En este punto se vuelve necesario señalar la consecuencia más importante. Si bien, tanto la Comisión como el Parlamento europeos han repetido en diversas ocasiones la necesidad de encarar el desafío mediante un diálogo político al interior del Estado español, al mismo tiempo ha quedado clara su posición al respecto: si Cataluña se declara como un Estado independiente, no hay duda de que pasaría a ser un tercer Estado frente a la UE y sus Estados miembros. Independientemente que al final el proceso sea unilateral o negociado, no hay forma de que Cataluña siguiera siendo miembro de facto. La diferencia radicaría posiblemente en el tiempo para lograr una posible adhesión: de forma más rápida si Madrid reconociera la independencia (algo que a día de hoy parece imposible) ya que una parte muy importante de las futuras leyes catalanas contarían con un alto grado de europeización, es decir, la armonización y convergencia con el cuerpo legislativo comunitario. En cambio, si se presentara un aislacionismo regional hacia el nuevo Estado dado el veto de los otros miembros, nada impide al gobierno catalán que sus leyes reflejen el espíritu europeísta, que sin embargo en términos de invocación de derechos obtenidos no podrían aplicarse en sus relaciones con la UE sin que existiera una negociación ulterior.

Podría discutirse aquí que a los catalanes en algún momento no les interesaría ser parte del club comunitario. Pero esta afirmación resulta falacia desde el momento en la propia Cataluña se asume como europeísta y reconoce que fuera del marco regional su viabilidad estatal se vería condicionada. Uno de los argumentos de la independencia como lo es querer ser miembro de pleno derecho del entramado supranacional, refleja el papel que los Estados-nación han tenido históricamente en la construcción comunitaria. Por distintas y diversas razones, éstos han apostado en diferentes momentos por encuadrarse en el proceso de regionalización como forma de posicionarse ante el mundo: desde el otrora mundo bipolar, pasando por la multipolaridad, hasta el contexto de la globalización desbocada e inestable.

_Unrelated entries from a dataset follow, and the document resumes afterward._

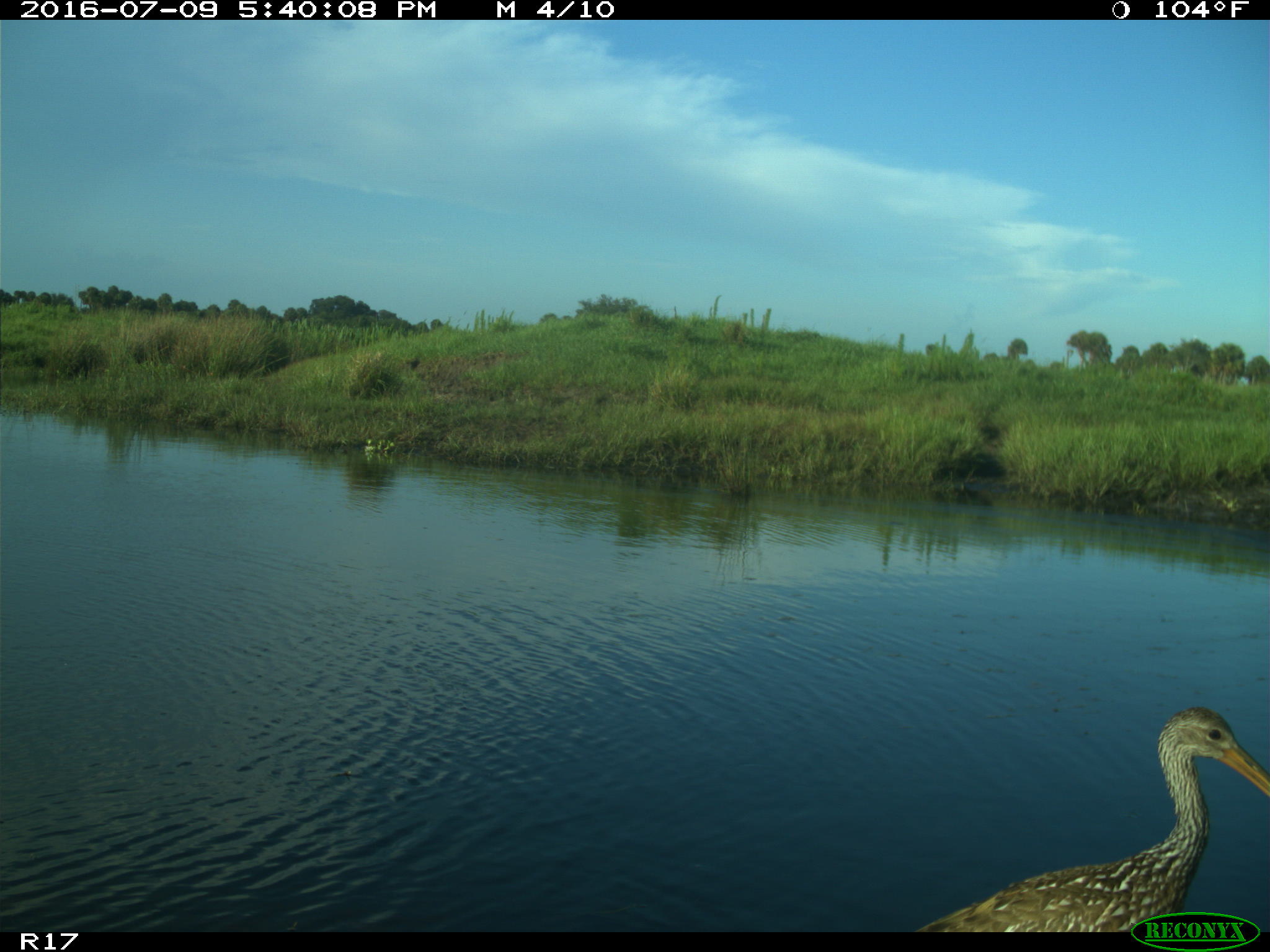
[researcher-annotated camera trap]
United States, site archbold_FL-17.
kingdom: Animalia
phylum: Chordata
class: Aves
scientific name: Aves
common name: birds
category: unidentified bird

En el caso particular del Estado español, una de las razones fundamentales para su ingreso en 1986 fue el anclar la democratización del régimen en transición después de la dictadura franquista. En perspectiva 30 años después, la actuación del gobierno del Partido Popular pone en seria duda que el resultado haya sido positivo. Su respuesta al desafío catalanista ha ido escalando desde la negación hasta la deriva autoritaria: recortes a la autonomía presupuestal, politización del sistema judicial y un envío masivo de agentes de la Guardia Civil (el cuerpo policial estatal que forma parte del Ejército) con el fin de evitar que éste se lleve a cabo. Porque el proceso catalán, hoy en día no es sólo sobre la emancipación o no, si no fundamentalmente sobre la democracia. Y sin embargo, desde la perspectiva europeísta supraestatal que se encontraba en los orígenes de la actual UE, la independencia de Cataluña podría representar el fin a la posibilidad de construir una especie de federación de federaciones que sea capaz de superar el marco rígido estatocéntrico.